Non-payment of wages and other dues of workers in the Dheklapara and Duncans gardens are not unique cases. There are many such instances. Samsing tea garden in Dooars, covering an area of 1,200 hectares, after passing through the hands of Duncan Company and Tea King Company, was run by S P Agarwal Company since the 1990s. Irregular payments, non-payment of Company's share of provident fund, non-payment of bonus and irregular supply of rations were regular features of the garden before being closed in 2002 with 2,300 workers jobless. Similar is the story of Bawandanga-Tondu tea garden in Dooars. The garden, after passing through two hands, was taken over by SP Agarwal Company in 1982. The garden was closed in 2003-04. The owner made irregular payment of wages to workers after two or three months before deserting the garden. He left the garden one day, saying that he had to attend a meeting in Siliguri, and sent the closure notice from there.

Of the 273 tea estates surveyed by the labour department of the government of West Bengal, 87 tea estates could not even produce Registration Certificate/Number under Plantation Labour Act,1951, and 116 gardens were found to change ownership in the last 10 years. Forty one tea estates did not deposit any amount towards Provident Fund contribution in 2012-13.
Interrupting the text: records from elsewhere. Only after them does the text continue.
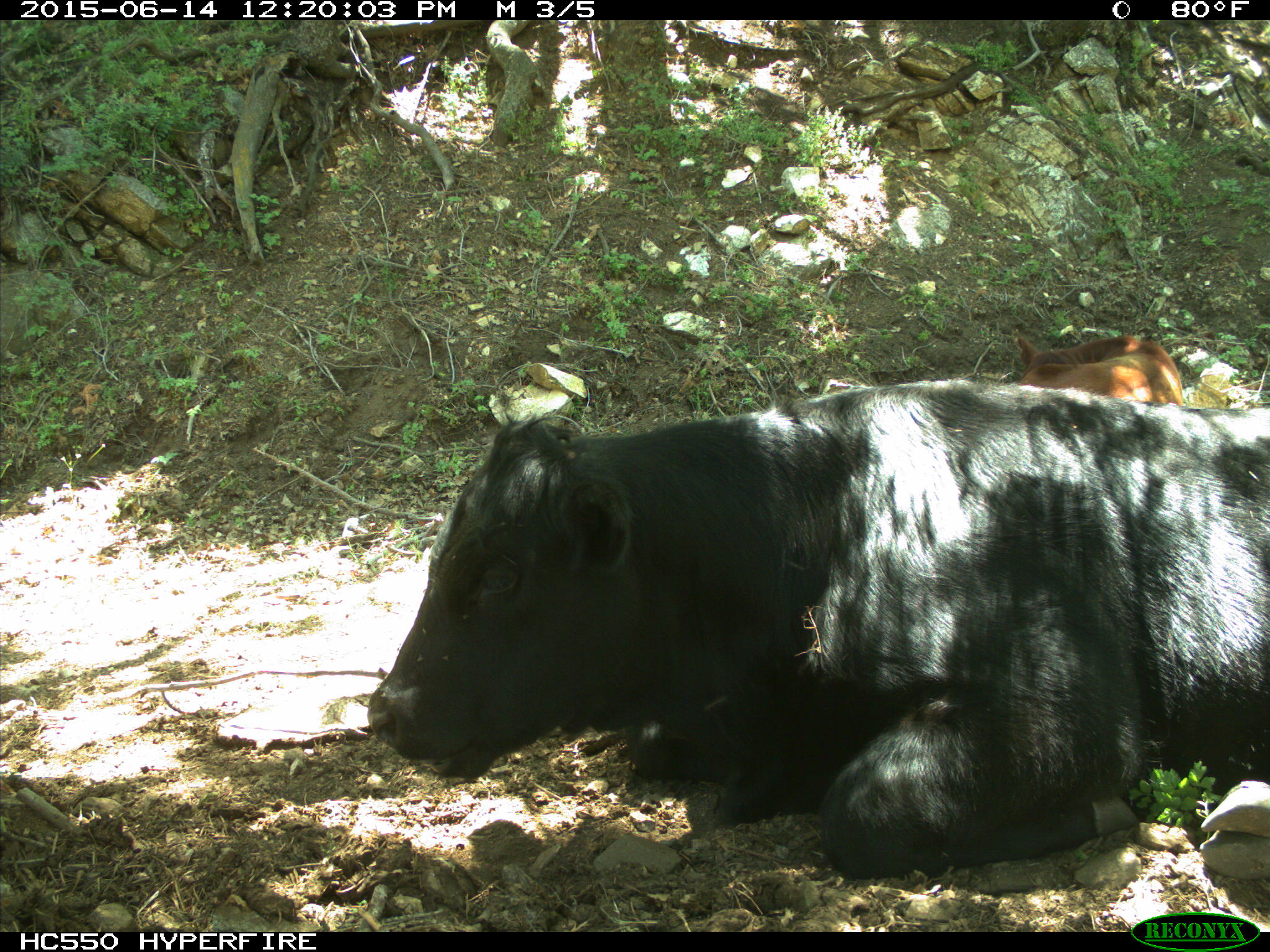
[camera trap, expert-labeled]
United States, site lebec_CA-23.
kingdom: Animalia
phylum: Chordata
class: Mammalia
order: Artiodactyla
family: Bovidae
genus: Bos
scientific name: Bos taurus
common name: domestic cow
Bos taurus (domestic cow).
The above instances amply bear out the fly-by-night character of predatory entrepreneurs operating in the tea plantations. Marx's concept of 'primitive accumulation' and Harvey's notion of 'accumulation by dispossession' are the appropriate categories for understanding of the accumulation of capital in the tea industry. It was estimated (2007) that in 154 registered tea gardens in Jalpaiguri district there are about 1,75,000 permanent workers and an almost equal number of bigha (temporary) workers. The distinction between the permanent and temporary workers gets blurred in the light of large scale expropriation of workers in recent years. While characterising the expropriation of people from their soil at the birth of Capital, through the process of primitive accumulation, Marx wrote: "And the history of this, their expropriation, is written in the annals of mankind in letters of blood and fire". The predatory character of capital and multiple deprivations and expropriation of workers and their families in the tea plantations in North Bengal tell a story of 'accumulation by dispossession', a modern variant of 'primitive accumulation'. ooo

(The present article was first presented as a paper in UGC SAP-DRS II Sponsored National Seminar on Condition of Plantation Labour in North Bengal Tea Zone, organised by the Department of Sociology, North Bengal University, on August 29, 2017).

[Acknowledgement: The author is indebted to Swatahsiddha Sarkar for drawing attention to the recent literature on tea plantation workers in India.]